Za tę naklejkę konfiskują samochody bez litości. Mocne słowa policji
Mianem prowokacji oraz popieraniem zbrojnej agresji nazwała policja naklejki, jakie zauważono na samochodach poruszających się po drogach Łotwy i Estonii. Istnieje podejrzenie, że są one reakcją na ostatnie decyzje Unii Europejskiej.
Na niektórych samochodach na Łotwie i w Estonii zauważono naklejki z napisem cyrylicą "Ja russkij" lub "Ja russkaja". Łotewska policja w poniedziałek oświadczyła, że umieszczanie takich haseł jest niedopuszczalne.

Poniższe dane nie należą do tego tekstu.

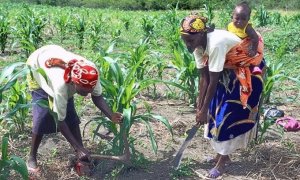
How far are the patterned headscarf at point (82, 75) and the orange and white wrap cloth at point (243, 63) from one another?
37.2 inches

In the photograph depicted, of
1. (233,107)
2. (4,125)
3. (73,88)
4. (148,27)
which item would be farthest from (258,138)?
(148,27)

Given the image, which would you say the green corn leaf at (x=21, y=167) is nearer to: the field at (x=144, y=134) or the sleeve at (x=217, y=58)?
the field at (x=144, y=134)

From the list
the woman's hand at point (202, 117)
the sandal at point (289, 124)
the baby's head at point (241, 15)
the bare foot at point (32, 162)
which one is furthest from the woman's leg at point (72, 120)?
the sandal at point (289, 124)

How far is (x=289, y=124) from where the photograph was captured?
14.0ft

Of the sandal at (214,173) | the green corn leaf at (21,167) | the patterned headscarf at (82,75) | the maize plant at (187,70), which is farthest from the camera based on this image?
the maize plant at (187,70)

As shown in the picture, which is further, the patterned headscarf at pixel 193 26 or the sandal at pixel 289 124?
the sandal at pixel 289 124

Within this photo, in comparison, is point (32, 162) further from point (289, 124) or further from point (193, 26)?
point (289, 124)

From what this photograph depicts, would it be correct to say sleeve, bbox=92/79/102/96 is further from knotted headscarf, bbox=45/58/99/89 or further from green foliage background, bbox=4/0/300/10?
green foliage background, bbox=4/0/300/10

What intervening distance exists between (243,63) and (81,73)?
1.13m

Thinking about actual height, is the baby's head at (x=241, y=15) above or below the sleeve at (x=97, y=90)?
above

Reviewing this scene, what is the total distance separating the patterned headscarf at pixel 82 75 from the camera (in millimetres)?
2805

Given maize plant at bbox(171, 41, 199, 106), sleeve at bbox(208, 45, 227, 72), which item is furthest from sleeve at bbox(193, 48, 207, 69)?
maize plant at bbox(171, 41, 199, 106)

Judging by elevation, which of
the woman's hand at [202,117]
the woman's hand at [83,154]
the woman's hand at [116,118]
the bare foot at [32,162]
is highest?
the woman's hand at [116,118]

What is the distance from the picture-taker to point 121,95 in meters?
3.32
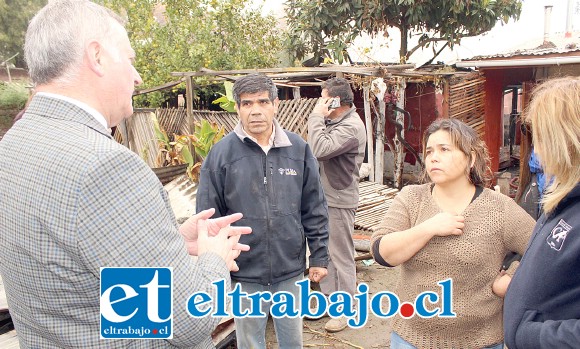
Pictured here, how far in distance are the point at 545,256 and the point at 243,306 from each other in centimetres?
198

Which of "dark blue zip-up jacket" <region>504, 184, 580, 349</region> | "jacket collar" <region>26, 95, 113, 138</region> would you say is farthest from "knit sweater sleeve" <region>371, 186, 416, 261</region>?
"jacket collar" <region>26, 95, 113, 138</region>

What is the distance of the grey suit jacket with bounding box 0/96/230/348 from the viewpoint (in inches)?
48.0

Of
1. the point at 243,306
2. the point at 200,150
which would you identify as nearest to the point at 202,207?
the point at 243,306

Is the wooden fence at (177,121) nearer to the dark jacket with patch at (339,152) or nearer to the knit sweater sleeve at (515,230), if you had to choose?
the dark jacket with patch at (339,152)

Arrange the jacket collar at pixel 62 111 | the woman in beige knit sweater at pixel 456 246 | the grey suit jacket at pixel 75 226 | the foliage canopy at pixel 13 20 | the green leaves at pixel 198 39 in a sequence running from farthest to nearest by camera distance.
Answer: the foliage canopy at pixel 13 20 → the green leaves at pixel 198 39 → the woman in beige knit sweater at pixel 456 246 → the jacket collar at pixel 62 111 → the grey suit jacket at pixel 75 226

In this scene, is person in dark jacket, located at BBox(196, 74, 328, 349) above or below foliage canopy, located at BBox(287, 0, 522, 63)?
below

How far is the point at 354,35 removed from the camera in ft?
36.2

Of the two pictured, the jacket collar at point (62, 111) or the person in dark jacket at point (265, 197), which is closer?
the jacket collar at point (62, 111)

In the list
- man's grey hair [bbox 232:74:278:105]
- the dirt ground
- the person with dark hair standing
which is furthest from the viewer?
the person with dark hair standing

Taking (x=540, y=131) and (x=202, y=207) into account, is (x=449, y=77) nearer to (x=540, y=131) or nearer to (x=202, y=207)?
(x=202, y=207)

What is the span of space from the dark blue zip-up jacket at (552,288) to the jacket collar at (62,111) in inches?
56.8

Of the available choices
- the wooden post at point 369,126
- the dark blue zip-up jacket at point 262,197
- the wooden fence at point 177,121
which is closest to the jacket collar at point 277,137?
the dark blue zip-up jacket at point 262,197

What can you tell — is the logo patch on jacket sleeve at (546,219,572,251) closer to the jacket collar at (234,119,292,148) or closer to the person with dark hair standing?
the jacket collar at (234,119,292,148)

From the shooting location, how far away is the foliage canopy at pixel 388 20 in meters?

Jak dodano, naklejenie takiego hasła na samochodzie może świadczyć o "pochwalaniu wojskowej agresji albo wyrażaniu poparcia dla zbrodni wojennych, popełnionych przez państwo-agresora na Ukrainie". Policja może zażądać natychmiastowego usunięcia z pojazdu takich naklejek oraz może poprosić właściciela o wyjaśnienie jego motywacji. W przypadku wykrycia złamania prawa, sprawca może być pociągnięty do odpowiedzialności administracyjnej - zapowiedziano.
Jak zaznacza Delfi, w mediach społecznościowych pojawiły się zdjęcia, na których widać samochód z napisem "Ja russkaja". Fotografie wzbudziły niezadowolenie wśród internautów, którzy zaapelowali do organów ścigania o "bardziej aktywne działania".